_Problem statement_. Print everything from the line containing "What is the real-world" down to the line containing "4.80 metres", both included, exactly as they appear.

_Input for this task_.
— begin —

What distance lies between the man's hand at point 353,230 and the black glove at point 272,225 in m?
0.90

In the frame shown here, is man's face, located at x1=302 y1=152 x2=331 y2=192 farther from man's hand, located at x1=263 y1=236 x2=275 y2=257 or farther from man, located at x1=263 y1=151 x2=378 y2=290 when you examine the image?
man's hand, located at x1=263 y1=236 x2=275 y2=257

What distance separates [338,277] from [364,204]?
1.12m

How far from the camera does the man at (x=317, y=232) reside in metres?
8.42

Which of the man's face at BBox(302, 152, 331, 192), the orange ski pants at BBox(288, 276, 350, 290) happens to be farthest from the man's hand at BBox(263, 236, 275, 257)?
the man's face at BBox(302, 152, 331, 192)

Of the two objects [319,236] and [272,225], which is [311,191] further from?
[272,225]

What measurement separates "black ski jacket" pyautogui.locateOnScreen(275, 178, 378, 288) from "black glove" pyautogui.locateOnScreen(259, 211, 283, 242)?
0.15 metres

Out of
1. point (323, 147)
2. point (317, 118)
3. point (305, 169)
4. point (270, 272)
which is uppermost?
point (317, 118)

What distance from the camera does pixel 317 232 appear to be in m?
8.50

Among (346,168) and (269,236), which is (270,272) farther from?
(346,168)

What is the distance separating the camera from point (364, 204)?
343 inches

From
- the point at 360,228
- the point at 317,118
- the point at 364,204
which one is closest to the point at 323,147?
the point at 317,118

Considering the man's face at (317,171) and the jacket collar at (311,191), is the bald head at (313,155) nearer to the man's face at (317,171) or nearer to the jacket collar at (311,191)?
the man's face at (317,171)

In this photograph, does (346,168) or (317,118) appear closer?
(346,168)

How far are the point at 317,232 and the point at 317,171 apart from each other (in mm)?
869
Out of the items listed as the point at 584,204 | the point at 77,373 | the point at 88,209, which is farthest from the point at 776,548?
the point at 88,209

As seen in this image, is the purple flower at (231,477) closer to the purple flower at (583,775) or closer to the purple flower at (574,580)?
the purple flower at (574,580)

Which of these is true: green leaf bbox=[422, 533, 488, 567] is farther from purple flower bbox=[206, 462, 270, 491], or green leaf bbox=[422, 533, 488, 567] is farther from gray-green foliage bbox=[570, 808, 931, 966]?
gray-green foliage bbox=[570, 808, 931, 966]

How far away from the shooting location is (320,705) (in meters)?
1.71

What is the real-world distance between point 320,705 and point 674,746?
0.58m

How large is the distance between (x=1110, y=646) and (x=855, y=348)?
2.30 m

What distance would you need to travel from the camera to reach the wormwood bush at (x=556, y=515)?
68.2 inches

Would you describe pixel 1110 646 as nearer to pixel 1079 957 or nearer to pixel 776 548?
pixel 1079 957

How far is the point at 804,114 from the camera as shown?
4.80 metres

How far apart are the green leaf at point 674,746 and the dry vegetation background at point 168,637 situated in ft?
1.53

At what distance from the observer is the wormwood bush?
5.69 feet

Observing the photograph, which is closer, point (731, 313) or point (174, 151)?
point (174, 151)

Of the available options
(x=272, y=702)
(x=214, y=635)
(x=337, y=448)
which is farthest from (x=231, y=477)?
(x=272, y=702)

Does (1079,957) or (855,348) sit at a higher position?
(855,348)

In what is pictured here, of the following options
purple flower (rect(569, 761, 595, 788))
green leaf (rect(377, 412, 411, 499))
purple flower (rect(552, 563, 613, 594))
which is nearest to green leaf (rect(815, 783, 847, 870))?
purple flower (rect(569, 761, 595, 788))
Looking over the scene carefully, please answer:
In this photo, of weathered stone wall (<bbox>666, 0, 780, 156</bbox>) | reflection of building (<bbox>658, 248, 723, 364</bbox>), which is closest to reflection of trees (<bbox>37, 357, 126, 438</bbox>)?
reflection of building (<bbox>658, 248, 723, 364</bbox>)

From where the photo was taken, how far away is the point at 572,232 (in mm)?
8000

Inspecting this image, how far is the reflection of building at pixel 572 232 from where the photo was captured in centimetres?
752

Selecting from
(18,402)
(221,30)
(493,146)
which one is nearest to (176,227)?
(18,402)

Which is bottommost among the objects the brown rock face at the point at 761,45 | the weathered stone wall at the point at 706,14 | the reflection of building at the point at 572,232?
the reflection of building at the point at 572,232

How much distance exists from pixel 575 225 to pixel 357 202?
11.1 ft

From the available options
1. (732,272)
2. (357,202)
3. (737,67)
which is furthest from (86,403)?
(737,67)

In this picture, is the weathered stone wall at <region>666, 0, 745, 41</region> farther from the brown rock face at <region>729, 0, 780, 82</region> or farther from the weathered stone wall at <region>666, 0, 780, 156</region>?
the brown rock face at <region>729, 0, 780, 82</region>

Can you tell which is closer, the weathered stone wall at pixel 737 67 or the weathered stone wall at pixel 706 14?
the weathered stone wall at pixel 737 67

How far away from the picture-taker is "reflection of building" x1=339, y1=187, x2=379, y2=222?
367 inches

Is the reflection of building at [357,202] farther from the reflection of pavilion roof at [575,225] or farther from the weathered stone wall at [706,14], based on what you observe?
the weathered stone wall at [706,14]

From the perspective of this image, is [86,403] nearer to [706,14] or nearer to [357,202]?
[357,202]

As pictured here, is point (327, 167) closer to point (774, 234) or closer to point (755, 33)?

— end —

_Correct output_.
What is the real-world distance between point 320,705 and point 674,746?
0.58m

How large is the distance between (x=1110, y=646) and (x=855, y=348)?
2.30 m

What distance would you need to travel from the camera to reach the wormwood bush at (x=556, y=515)?
68.2 inches

Would you describe pixel 1110 646 as nearer to pixel 1079 957 or nearer to pixel 776 548?
pixel 1079 957

How far is the point at 804,114 from the camera as shown?
4.80 metres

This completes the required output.